• [Data shown]
====
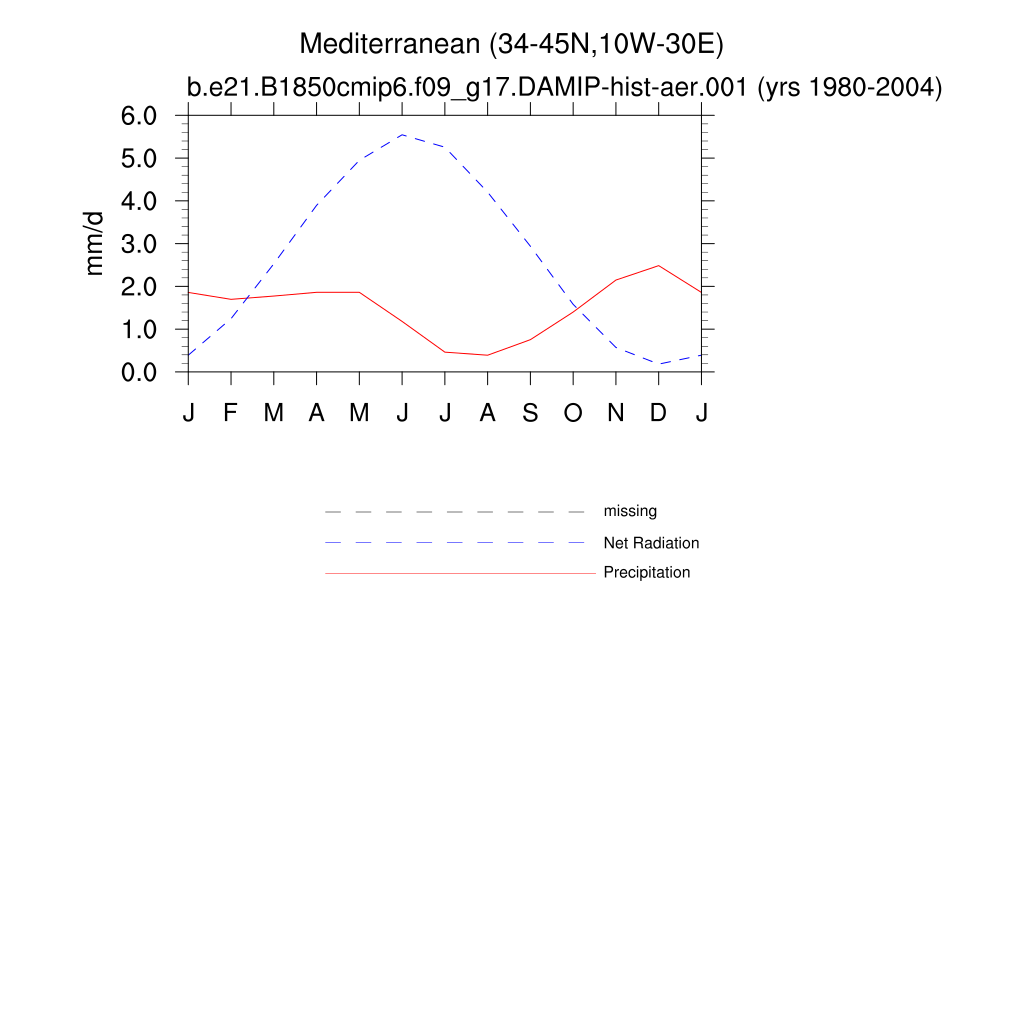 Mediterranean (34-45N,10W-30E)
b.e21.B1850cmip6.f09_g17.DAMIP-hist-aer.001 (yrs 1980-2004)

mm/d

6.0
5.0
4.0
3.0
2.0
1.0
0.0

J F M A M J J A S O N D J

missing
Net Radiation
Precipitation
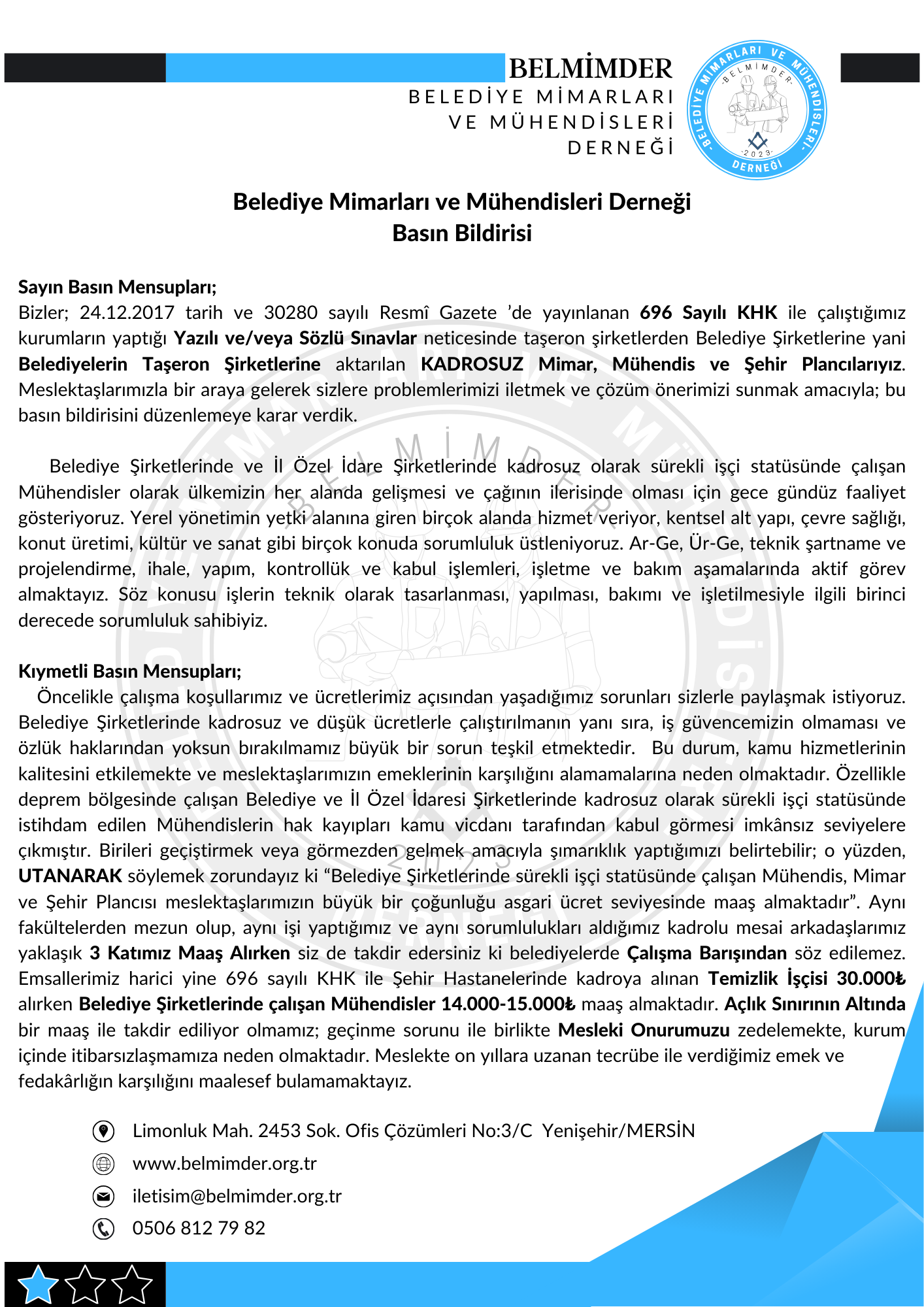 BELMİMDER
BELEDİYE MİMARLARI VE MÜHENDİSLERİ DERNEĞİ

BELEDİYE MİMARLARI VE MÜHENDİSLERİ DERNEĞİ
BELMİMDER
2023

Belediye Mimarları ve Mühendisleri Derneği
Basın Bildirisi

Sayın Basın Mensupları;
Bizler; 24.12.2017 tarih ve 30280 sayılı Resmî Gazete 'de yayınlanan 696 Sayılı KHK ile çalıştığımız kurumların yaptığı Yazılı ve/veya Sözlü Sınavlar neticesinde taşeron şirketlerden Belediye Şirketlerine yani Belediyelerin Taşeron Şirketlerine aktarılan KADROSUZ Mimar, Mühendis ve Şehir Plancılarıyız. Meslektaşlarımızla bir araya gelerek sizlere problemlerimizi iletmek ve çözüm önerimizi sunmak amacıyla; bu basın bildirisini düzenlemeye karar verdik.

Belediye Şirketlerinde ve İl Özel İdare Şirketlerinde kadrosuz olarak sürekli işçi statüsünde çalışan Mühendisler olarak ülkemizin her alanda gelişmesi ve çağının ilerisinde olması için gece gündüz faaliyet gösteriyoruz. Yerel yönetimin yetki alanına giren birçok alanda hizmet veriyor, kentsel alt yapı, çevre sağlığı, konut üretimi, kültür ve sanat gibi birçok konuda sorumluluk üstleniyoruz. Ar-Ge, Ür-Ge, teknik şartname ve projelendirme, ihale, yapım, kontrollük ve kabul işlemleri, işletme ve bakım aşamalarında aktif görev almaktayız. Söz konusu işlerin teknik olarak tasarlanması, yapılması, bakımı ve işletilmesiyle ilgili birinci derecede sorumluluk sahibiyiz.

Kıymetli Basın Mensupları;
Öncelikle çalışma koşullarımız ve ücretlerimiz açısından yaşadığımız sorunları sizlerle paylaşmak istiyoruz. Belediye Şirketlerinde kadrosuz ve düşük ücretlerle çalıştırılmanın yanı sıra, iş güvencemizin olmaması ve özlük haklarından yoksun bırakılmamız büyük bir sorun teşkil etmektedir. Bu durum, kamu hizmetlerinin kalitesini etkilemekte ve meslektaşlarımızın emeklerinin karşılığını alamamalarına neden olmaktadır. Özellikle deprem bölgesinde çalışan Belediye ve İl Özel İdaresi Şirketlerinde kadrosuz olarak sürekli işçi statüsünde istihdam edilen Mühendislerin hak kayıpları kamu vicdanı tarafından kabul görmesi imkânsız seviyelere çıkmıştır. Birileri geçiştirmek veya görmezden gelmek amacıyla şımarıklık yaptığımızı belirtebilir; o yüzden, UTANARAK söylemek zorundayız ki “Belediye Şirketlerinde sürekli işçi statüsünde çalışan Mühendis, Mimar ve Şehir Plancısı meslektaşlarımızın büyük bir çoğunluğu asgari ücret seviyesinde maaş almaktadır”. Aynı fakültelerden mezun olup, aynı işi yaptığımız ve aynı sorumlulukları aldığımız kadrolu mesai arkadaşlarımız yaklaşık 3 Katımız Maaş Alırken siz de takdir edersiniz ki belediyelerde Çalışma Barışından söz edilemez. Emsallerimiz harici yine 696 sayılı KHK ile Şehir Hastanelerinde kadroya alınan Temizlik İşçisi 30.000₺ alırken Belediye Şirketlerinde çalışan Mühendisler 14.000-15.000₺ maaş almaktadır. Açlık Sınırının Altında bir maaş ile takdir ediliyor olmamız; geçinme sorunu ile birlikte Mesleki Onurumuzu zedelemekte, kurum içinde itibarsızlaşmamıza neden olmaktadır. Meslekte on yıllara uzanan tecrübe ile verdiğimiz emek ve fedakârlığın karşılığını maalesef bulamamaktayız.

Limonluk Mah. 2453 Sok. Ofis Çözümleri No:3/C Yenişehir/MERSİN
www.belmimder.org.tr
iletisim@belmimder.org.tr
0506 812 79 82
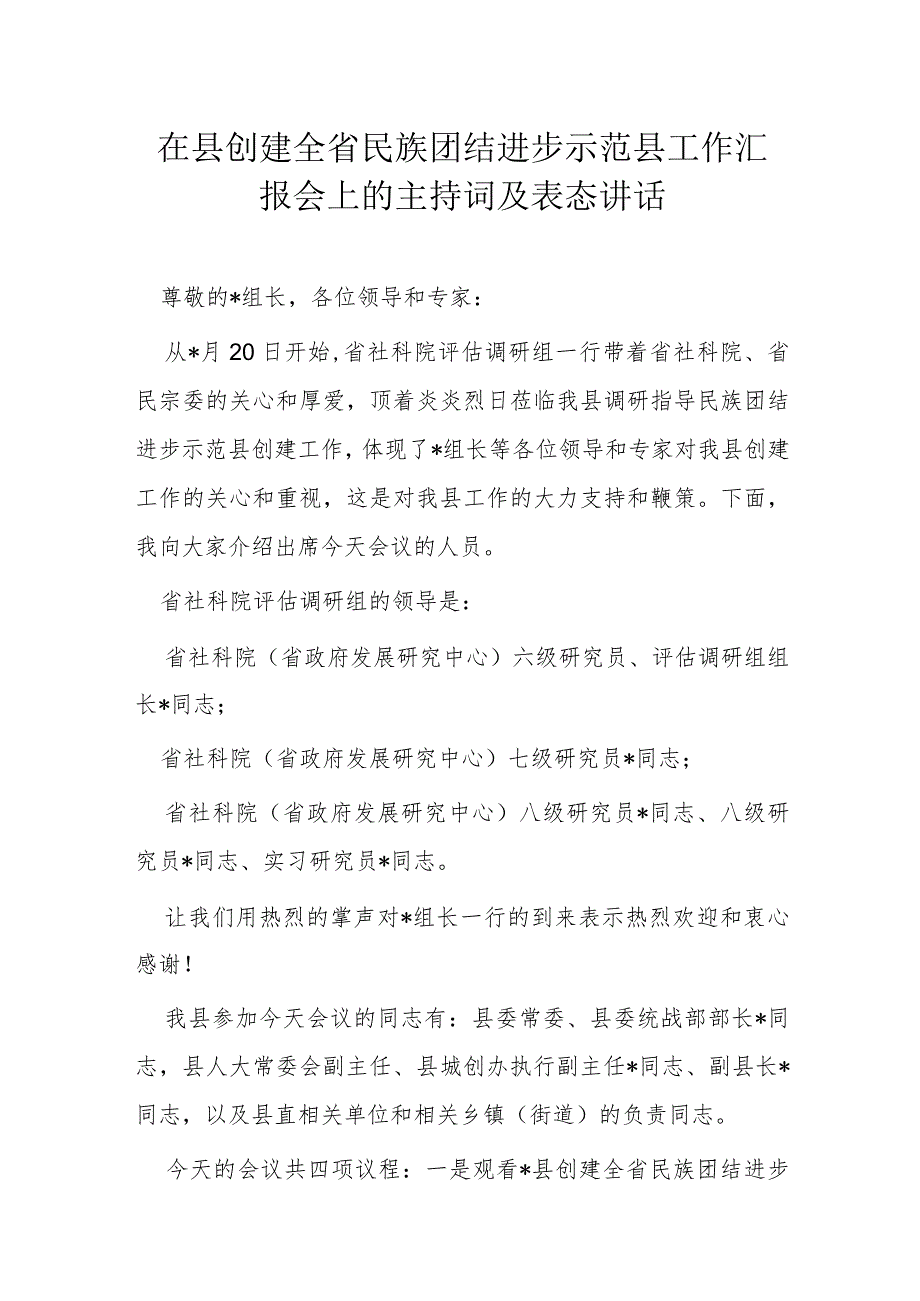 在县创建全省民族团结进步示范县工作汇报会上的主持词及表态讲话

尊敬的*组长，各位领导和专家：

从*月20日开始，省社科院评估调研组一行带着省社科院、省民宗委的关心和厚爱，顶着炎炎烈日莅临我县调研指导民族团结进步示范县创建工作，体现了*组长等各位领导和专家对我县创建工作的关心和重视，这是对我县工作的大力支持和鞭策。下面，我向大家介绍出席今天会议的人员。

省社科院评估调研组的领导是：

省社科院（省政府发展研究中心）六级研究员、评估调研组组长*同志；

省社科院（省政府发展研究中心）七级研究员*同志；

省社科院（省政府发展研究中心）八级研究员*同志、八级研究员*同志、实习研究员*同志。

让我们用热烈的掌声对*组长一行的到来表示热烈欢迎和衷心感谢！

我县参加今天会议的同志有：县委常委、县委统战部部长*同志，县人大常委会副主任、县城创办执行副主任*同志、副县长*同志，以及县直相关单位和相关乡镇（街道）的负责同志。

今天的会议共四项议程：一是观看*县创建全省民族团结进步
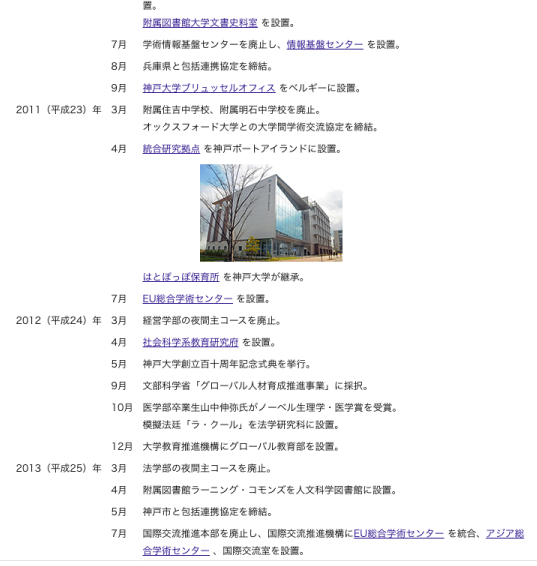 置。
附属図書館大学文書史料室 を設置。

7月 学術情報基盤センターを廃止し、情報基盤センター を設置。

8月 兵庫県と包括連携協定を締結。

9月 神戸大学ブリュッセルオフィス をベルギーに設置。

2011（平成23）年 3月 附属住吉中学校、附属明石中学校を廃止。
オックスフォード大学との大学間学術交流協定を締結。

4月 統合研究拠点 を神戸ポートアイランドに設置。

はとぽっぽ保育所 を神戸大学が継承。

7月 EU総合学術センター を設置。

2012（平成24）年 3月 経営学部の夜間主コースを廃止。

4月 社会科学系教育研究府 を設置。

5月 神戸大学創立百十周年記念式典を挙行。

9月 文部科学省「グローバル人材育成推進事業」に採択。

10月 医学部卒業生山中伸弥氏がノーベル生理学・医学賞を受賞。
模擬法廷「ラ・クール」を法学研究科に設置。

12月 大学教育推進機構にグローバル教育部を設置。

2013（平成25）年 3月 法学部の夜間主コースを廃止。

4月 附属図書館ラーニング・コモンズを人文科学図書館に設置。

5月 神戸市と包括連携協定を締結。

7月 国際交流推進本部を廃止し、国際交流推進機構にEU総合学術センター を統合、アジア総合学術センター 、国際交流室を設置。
====
• [What this task involves] The answer consists of the lines from the one holding "今天的会议共四项议程：一是观看*县创建全省民族团结进步" to the end of the records, inclusive, restated exactly and without pictures.

• [Finished task]
今天的会议共四项议程：一是观看*县创建全省民族团结进步
 置。
附属図書館大学文書史料室 を設置。

7月 学術情報基盤センターを廃止し、情報基盤センター を設置。

8月 兵庫県と包括連携協定を締結。

9月 神戸大学ブリュッセルオフィス をベルギーに設置。

2011（平成23）年 3月 附属住吉中学校、附属明石中学校を廃止。
オックスフォード大学との大学間学術交流協定を締結。

4月 統合研究拠点 を神戸ポートアイランドに設置。

はとぽっぽ保育所 を神戸大学が継承。

7月 EU総合学術センター を設置。

2012（平成24）年 3月 経営学部の夜間主コースを廃止。

4月 社会科学系教育研究府 を設置。

5月 神戸大学創立百十周年記念式典を挙行。

9月 文部科学省「グローバル人材育成推進事業」に採択。

10月 医学部卒業生山中伸弥氏がノーベル生理学・医学賞を受賞。
模擬法廷「ラ・クール」を法学研究科に設置。

12月 大学教育推進機構にグローバル教育部を設置。

2013（平成25）年 3月 法学部の夜間主コースを廃止。

4月 附属図書館ラーニング・コモンズを人文科学図書館に設置。

5月 神戸市と包括連携協定を締結。

7月 国際交流推進本部を廃止し、国際交流推進機構にEU総合学術センター を統合、アジア総合学術センター 、国際交流室を設置。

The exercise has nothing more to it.